Problems to solve:
(1) List every bracketed reference number cited in the text on e-mail filtering, in the order each first appears.
(2) In the text on e-mail filtering, which classifier did Appavu et al. [2] find outperforms support vector machine and Naive Bayesian filters?
(3) Quote the text on e-mail filtering starting at "Sakkis et al." and ending at "vector machine filters.".

Page text:
Start of Block

Sakkis et al. [7] have proposed a stacking filter model for spam filtering, whereas Blanzieri and Melgani [17] and Blanzieri and Bayl [18] have combined SVM and k-Nearest Neighbor (k-NN) classifiers to provide a hybrid model for spam e-mail filtering. Clustering was also incorporated in the area of spam detection, where it was used by Kyriakopoulou and Kalamboukis [19] as a complementary step for classification using support vector machine filters.

As for alert e-mail filtering, Appavu and Rajaram [1] and Appavu et al. [2] have used machine-learning data-mining concepts, and have proposed two techniques that were based on classification and association for the detection of threatening e-mails related to terrorism attacks by analysing the embedded text in an English e-mail message. To measure the performance of association-rule-mining (a priori algorithm) in alert e-mail detection, Appavu and Rajaram [1] have used a mixture of e-mails consisting of informative e-mail messages related to terrorism attacks that have occurred, and alert e-mail messages related to terrorist attacks expected to happen in the future. The proposed method involved using the verb tense as an important factor and showed that the associative-classifier used provided competitive detection rates compared with common classification methods. In terms of classifier accuracy, Appavu et al. [2] have shown that the DT classifier outperforms other classifiers, such as support vector machine and Naive Bayesian filters.

End of Block

Data below:
Start of Block

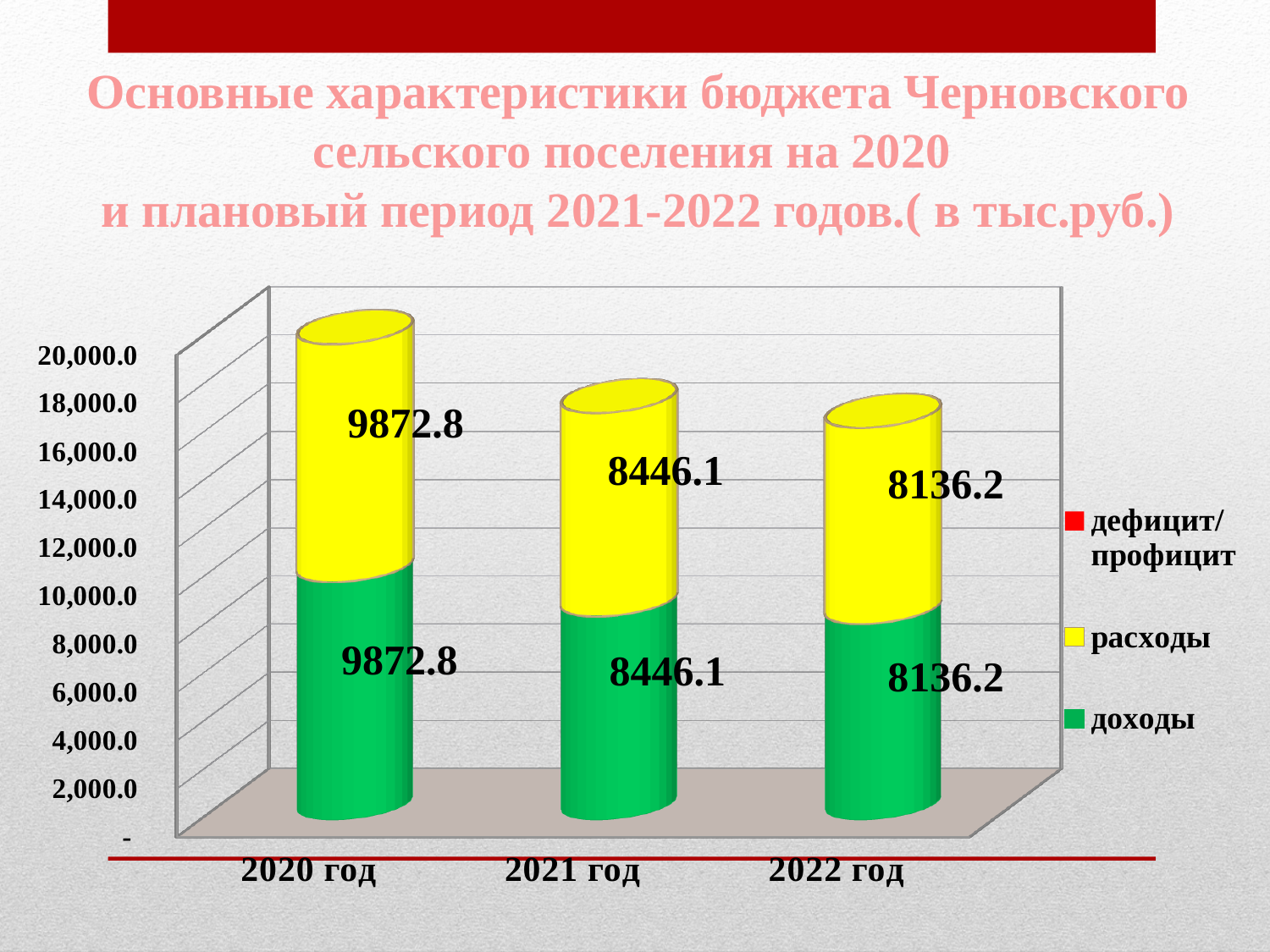
What kind of chart is shown on the slide? stacked bar chart What is the value of доходы for 2022 год? 8136.2 Which year has the lowest value of доходы? 2022 год Which is larger: доходы in 2021 год or доходы in 2022 год? доходы in 2021 год How many years (categories) are shown on the x axis? 3 What is the difference between доходы in 2020 год and доходы in 2021 год? 1426.7 How many series does the legend list? 3 Do the values of доходы rise or fall from 2020 год to 2022 год? fall What is the value of расходы for 2021 год? 8446.1 Which year has the highest value of расходы? 2020 год What is the value of доходы for 2020 год? 9872.8 What is the difference between расходы in 2021 год and расходы in 2022 год? 309.9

End of Block

Expected results:
(1) [7], [17], [18], [19], [1], [2]

(2) The DT classifier.

(3)
Sakkis et al. [7] have proposed a stacking filter model for spam filtering, whereas Blanzieri and Melgani [17] and Blanzieri and Bayl [18] have combined SVM and k-Nearest Neighbor (k-NN) classifiers to provide a hybrid model for spam e-mail filtering. Clustering was also incorporated in the area of spam detection, where it was used by Kyriakopoulou and Kalamboukis [19] as a complementary step for classification using support vector machine filters.